Entscheidend sind in der Regel nicht die körperlichen (Sehstörungen, Rückenprobleme und Ähnliches), sondern die psychischen und sozialen Folgen der Internetabhängigkeit. Wer den Großteil seines Tages online verbringt, dem fehlt diese Zeit für das Ausüben von Hobbys oder Treffen mit Freunden. Folgewirkungen können denen einer Alkohol-, Medikamenten- und Drogenabhängigkeit erschreckend ähnlich sein: zunehmende Isolation und Begrenzung der eigenen Existenz auf die Sucht, Depressionen und Ähnliches. In extremen Fällen kann es sogar zum Suizid der Betroffenen kommen, wenn die „offline-Probleme“ durch die ständige „online-Präsenz“ überhand nehmen.

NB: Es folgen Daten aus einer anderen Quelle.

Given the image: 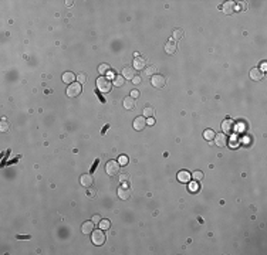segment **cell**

Was kann man gegen Internetsucht tun?

Wie bei anderen Arten der Abhängigkeit gilt auch bei der Internetabhängigkeit: Absolute Voraussetzung ist die Eigenmotivation der Betroffenen! Ohne diese ist eine psychotherapeutische Behandlung, die jedoch dringend indiziert ist, nicht möglich. Ziel ist die Internetnutzung auf wenige, zielgerichtete Aktivitäten zu begrenzen. Wichtig ist dabei das Einbeziehen der Angehörigen. Es ist schwer, Rückfälle in die Abhängigkeit zu vermeiden, wenn Familie und Freunde das Problem ignorieren oder sogar dagegen arbeiten. Auch (in der Realität stattfindende) Selbsthilfegruppen können eine Möglichkeit sein. Erste Hilfe lässt sich jedoch – so widersprüchlich es klingt – als erste Informationsquelle – auch online finden.